Nice find!
Also remarkable about J0613+52 is the fact that it appears to be turning just like a normal spiral galaxy would.
That seems to agree with new ideas on galaxy formation triggered by the observation of early spirals and even bars ["Ripples in the oldest known spiral galaxy may shed light on the origins of our Milky Way", Space, By Samantha Mathewson published January 03, 2024; “Detecting a disc bending wave in a barred-spiral galaxy at redshift 4.4.”, Tsukui et al., Monthly Notices of the Royal Astronomical Society, Volume 527, Issue 3, January 2024]. The paper has notes on potential gas disks.
“The dominant gas disc, by itself gravitationally unstable, potentially leads to the formation of a gas bar (Barnes & Tohline 2001), as an axisymmetric 100 per cent gas disc is theoretically proven to form a self-gravitating stable gaseous bar structure (Cazes & Tohline 2000).”

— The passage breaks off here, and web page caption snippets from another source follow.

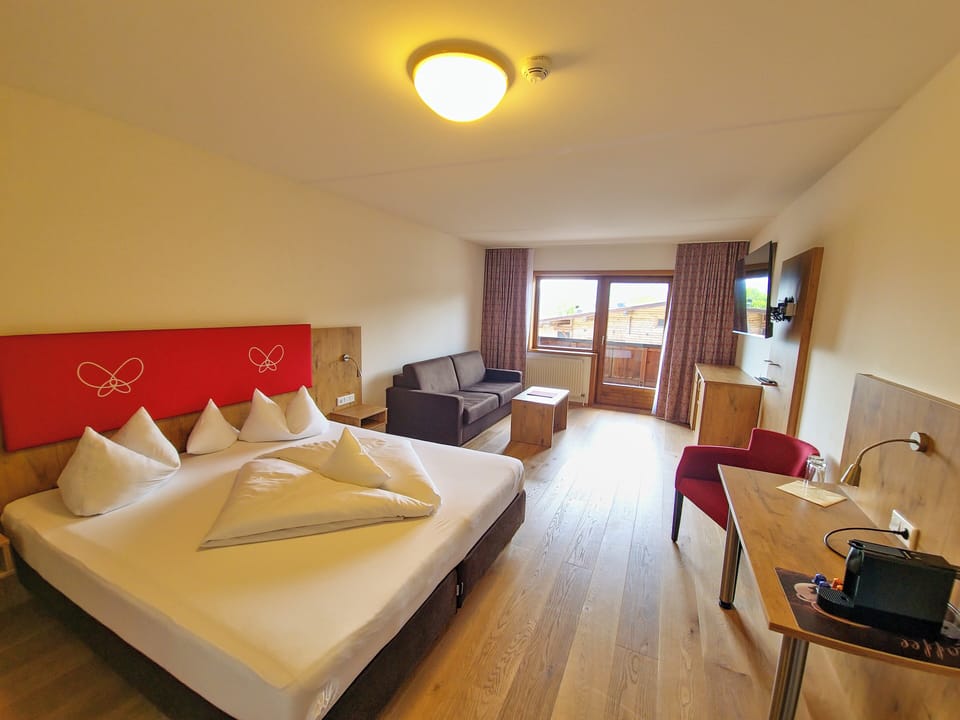 Superior Plus Double Room | Minibar, desk, free WiFi, bed sheets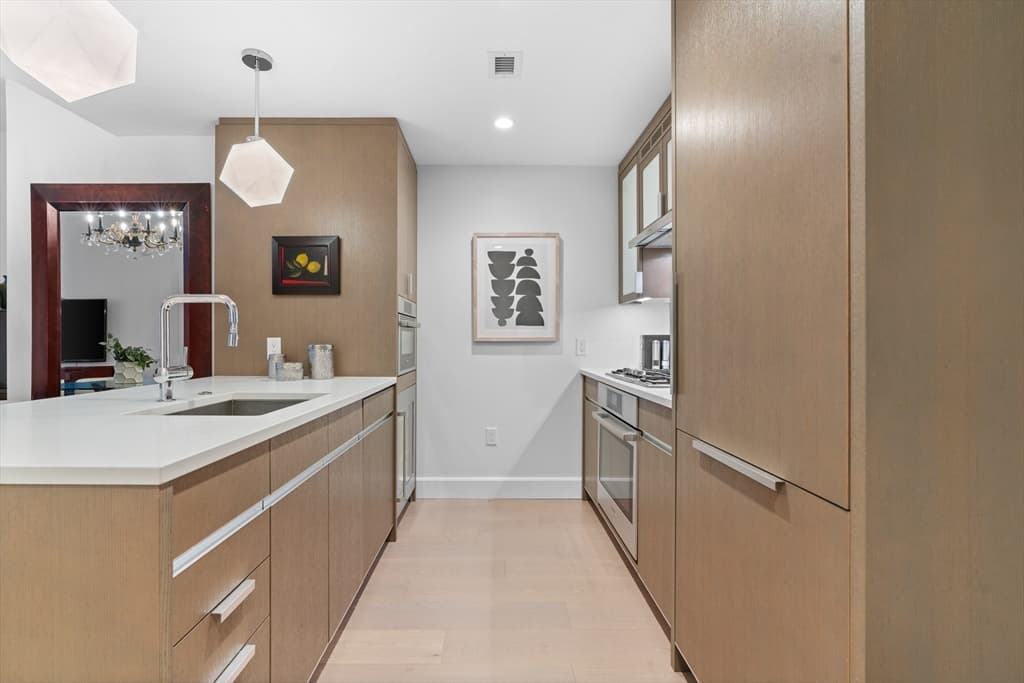 100 Lovejoy Wharf, Boston MA 02114 photo 5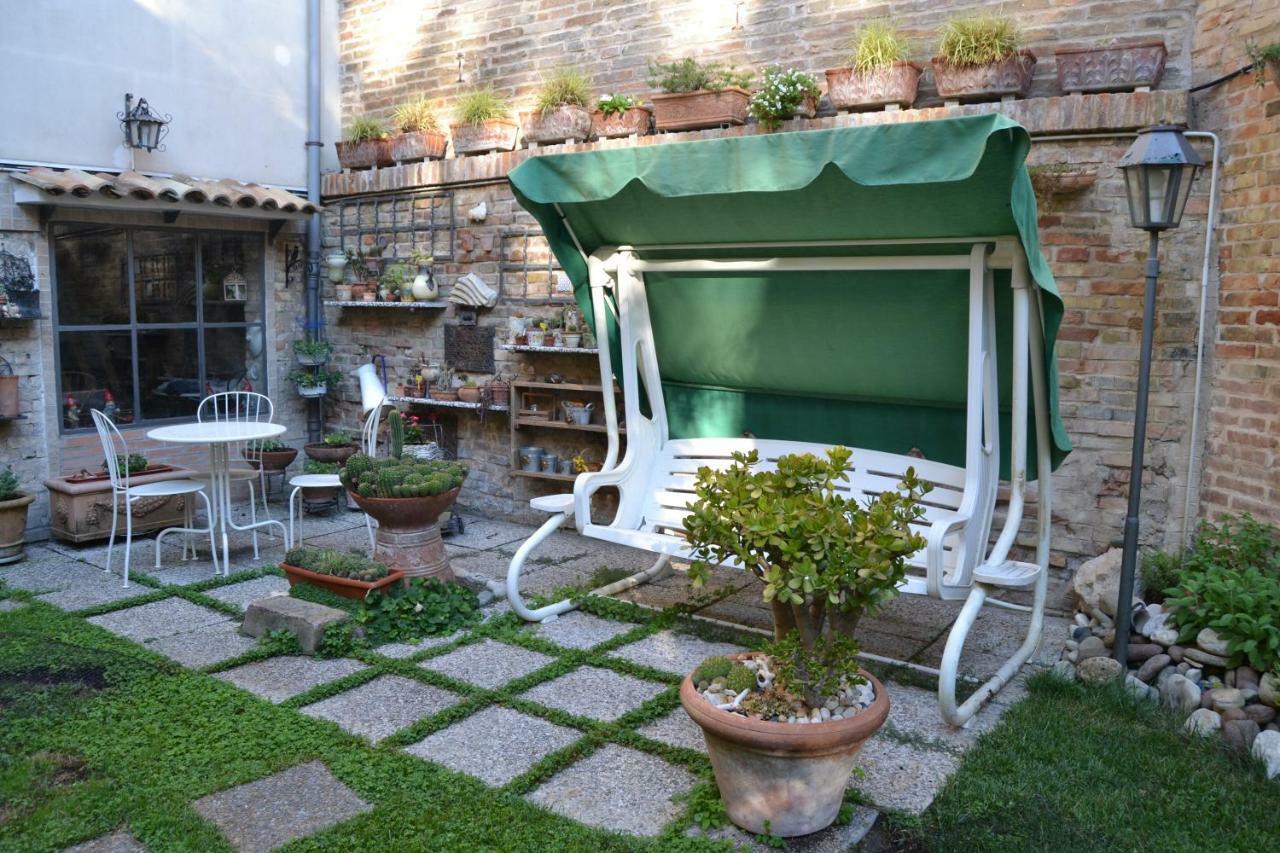 Bed and Breakfast Il Giardino Roccioso Rawenna Zewnętrze zdjęcie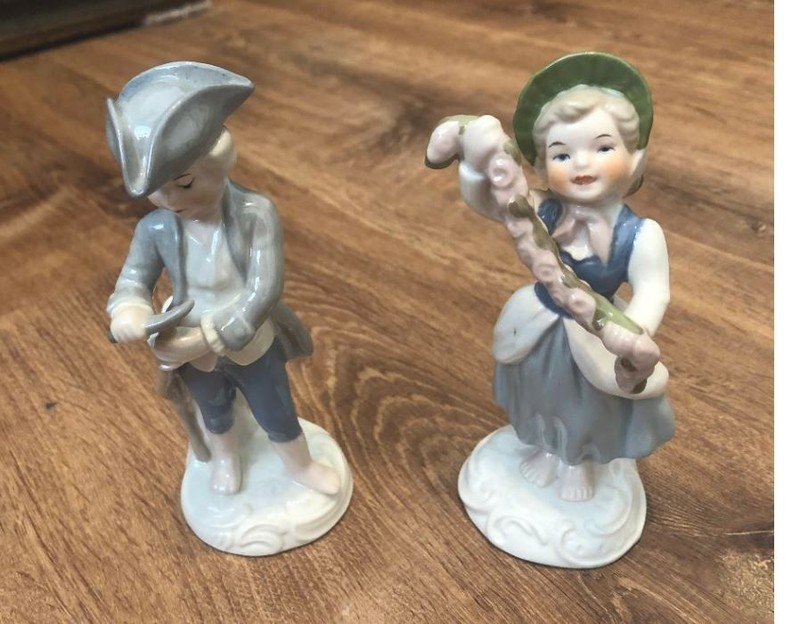 Porcelain Hummel figurines-Boy & Girl 1700's Style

The latter reference discuss gravitational convective and vorticity models and find the early spiral observed bending mode, with the convective “polytrope n=3/2” model recognizable as models for stars, star cores and gas planets [“Polytrope”, Wikipedia]. The “polytropic process” is a process of systems with energy transfers such as gas convection, so a stable dark and baryon matter gas only galaxy, and its rotation, seems eminently possible!